-- Start of Dataset entries --
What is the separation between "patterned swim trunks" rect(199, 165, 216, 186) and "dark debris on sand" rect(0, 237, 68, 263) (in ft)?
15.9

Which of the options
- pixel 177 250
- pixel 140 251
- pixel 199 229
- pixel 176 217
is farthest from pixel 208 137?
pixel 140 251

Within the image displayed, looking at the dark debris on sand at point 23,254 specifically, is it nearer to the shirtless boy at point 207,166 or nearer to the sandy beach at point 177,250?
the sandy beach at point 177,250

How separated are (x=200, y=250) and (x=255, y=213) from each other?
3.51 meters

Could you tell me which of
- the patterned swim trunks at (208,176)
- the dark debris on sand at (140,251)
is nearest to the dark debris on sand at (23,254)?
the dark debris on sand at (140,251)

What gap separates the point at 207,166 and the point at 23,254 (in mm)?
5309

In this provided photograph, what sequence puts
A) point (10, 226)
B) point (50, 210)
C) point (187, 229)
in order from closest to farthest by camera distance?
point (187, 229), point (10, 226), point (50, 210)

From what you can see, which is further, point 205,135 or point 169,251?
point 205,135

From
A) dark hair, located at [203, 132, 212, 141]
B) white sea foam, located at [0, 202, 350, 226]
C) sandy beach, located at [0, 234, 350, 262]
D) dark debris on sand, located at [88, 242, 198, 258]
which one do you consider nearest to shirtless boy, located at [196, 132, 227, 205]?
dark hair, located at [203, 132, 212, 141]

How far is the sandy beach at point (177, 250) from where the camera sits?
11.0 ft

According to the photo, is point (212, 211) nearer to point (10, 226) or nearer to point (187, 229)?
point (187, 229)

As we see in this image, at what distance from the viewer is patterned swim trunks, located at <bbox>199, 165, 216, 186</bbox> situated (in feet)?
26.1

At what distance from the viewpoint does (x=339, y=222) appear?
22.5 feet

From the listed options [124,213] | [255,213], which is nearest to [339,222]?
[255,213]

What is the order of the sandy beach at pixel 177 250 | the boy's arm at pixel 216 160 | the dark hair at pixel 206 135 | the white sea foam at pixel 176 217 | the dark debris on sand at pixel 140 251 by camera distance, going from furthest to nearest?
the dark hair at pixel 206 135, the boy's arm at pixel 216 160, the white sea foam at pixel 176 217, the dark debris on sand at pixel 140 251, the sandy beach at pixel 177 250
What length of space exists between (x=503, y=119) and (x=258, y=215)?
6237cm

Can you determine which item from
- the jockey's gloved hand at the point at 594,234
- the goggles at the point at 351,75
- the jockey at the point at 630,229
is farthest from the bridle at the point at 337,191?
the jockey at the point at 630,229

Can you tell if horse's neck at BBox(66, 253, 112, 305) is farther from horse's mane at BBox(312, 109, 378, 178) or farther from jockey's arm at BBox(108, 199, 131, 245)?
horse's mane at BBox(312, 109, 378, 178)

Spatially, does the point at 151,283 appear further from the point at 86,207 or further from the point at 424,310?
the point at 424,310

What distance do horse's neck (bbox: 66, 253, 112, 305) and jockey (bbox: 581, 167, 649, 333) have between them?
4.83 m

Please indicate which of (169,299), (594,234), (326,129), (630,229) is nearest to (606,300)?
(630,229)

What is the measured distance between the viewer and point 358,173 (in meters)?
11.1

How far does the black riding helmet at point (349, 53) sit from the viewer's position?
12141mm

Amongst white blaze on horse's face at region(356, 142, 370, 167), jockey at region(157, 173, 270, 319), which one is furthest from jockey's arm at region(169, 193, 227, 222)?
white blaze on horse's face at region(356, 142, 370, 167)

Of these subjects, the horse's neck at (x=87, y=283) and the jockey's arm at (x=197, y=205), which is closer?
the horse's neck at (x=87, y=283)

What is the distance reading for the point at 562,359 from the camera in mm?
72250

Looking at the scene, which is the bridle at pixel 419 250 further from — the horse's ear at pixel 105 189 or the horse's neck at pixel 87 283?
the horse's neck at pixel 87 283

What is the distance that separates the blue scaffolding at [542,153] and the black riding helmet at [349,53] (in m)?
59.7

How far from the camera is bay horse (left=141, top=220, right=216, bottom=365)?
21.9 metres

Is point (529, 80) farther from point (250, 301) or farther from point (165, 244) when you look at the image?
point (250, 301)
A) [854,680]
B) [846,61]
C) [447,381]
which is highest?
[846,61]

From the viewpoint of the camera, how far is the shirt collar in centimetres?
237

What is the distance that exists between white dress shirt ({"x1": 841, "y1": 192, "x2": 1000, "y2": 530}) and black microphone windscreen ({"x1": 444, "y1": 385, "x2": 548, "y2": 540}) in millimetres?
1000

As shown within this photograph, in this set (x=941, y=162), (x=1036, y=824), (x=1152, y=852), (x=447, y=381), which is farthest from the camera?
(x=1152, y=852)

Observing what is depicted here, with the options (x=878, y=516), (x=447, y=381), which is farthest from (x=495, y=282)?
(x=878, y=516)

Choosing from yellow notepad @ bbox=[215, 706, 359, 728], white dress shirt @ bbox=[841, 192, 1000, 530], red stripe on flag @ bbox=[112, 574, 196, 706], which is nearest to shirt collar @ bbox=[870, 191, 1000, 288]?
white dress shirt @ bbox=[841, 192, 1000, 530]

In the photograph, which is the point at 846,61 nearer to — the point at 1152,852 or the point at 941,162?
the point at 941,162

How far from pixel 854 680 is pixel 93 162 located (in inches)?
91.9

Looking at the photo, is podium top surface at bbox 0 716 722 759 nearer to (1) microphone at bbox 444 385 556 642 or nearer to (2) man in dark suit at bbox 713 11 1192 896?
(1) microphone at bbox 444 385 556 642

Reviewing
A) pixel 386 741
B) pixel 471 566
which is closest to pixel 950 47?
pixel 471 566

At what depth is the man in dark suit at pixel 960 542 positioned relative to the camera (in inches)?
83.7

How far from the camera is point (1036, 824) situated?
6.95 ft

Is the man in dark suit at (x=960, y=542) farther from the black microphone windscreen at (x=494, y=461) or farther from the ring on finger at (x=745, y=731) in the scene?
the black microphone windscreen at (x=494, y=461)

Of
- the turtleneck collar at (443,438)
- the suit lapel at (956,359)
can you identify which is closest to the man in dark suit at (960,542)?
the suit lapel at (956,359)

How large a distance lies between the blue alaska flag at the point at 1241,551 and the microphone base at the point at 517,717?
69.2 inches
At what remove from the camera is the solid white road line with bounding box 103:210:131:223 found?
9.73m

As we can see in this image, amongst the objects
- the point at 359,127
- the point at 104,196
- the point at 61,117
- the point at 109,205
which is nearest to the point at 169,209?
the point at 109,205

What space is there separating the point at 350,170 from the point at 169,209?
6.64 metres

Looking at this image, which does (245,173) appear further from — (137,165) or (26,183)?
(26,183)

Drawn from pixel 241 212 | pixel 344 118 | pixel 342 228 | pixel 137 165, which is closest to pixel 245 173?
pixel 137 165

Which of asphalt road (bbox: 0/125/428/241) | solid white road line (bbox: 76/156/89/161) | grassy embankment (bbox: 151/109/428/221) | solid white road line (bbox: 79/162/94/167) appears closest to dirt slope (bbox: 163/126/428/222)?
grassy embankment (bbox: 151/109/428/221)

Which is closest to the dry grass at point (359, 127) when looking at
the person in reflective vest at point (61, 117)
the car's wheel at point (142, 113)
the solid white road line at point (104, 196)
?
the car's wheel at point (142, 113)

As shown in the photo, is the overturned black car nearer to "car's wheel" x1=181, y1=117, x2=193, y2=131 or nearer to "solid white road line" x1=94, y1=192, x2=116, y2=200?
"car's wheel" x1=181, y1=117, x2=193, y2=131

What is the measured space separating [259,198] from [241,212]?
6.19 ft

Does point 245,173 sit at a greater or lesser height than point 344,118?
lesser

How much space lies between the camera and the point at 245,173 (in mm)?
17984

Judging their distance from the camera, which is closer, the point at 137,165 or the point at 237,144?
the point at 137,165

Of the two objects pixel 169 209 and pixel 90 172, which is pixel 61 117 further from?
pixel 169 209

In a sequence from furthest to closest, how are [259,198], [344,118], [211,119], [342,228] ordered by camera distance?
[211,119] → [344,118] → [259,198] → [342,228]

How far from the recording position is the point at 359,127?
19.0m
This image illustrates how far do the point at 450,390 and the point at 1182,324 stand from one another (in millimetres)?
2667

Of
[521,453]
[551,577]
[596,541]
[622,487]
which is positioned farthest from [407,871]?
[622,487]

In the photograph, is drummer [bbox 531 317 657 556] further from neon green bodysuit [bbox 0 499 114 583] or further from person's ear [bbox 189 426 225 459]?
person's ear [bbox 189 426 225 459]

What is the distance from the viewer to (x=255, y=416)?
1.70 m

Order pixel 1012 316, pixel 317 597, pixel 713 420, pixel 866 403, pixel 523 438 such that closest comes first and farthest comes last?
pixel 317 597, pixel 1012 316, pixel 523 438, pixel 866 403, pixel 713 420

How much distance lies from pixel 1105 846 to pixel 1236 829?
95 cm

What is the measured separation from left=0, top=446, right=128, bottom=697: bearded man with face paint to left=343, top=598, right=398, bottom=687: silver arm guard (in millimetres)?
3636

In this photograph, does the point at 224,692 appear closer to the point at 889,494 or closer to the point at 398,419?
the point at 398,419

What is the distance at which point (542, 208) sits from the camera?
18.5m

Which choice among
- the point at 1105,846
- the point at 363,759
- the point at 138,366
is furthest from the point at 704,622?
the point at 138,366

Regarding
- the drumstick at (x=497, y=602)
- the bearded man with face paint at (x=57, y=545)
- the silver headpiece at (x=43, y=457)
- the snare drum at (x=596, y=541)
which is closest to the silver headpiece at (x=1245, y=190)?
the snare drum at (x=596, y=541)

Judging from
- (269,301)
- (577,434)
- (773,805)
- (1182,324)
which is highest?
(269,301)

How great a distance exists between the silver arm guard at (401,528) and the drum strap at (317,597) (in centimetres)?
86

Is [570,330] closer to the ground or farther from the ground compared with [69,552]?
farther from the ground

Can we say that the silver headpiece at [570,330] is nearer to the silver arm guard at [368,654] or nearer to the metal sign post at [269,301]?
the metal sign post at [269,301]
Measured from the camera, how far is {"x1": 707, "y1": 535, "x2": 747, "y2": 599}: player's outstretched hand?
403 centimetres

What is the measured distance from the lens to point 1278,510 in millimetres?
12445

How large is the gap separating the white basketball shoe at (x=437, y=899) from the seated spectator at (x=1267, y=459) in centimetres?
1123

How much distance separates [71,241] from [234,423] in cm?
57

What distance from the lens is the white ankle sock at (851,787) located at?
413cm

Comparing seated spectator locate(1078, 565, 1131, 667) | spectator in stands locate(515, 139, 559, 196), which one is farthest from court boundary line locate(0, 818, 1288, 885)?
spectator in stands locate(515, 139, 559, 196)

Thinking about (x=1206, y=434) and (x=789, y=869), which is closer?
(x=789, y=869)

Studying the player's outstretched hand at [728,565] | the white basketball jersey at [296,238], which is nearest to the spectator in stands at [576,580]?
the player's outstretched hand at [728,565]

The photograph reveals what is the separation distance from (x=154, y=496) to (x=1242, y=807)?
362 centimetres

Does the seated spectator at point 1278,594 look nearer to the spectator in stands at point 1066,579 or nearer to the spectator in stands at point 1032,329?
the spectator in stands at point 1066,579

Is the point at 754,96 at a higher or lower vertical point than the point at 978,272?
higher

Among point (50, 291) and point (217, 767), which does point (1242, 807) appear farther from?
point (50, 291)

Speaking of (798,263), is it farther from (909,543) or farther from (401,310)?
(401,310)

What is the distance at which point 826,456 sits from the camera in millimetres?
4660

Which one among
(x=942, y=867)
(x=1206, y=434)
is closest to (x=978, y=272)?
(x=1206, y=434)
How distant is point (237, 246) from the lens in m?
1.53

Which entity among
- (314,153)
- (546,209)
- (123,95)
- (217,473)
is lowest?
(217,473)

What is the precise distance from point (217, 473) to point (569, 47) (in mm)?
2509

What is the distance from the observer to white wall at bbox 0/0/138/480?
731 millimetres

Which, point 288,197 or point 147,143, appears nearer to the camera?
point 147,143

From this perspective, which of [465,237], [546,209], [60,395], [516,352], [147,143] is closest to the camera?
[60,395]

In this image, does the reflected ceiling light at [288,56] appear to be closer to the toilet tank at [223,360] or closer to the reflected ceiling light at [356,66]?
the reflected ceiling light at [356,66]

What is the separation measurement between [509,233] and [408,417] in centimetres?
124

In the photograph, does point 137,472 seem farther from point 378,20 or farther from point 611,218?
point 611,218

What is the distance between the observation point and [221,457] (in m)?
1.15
-- End of Dataset entries --
Job
Print verbatim the lines from the one that contains "What is the distance between" through the end of the rows.

Answer below
What is the distance between the observation point and [221,457] (in m)?
1.15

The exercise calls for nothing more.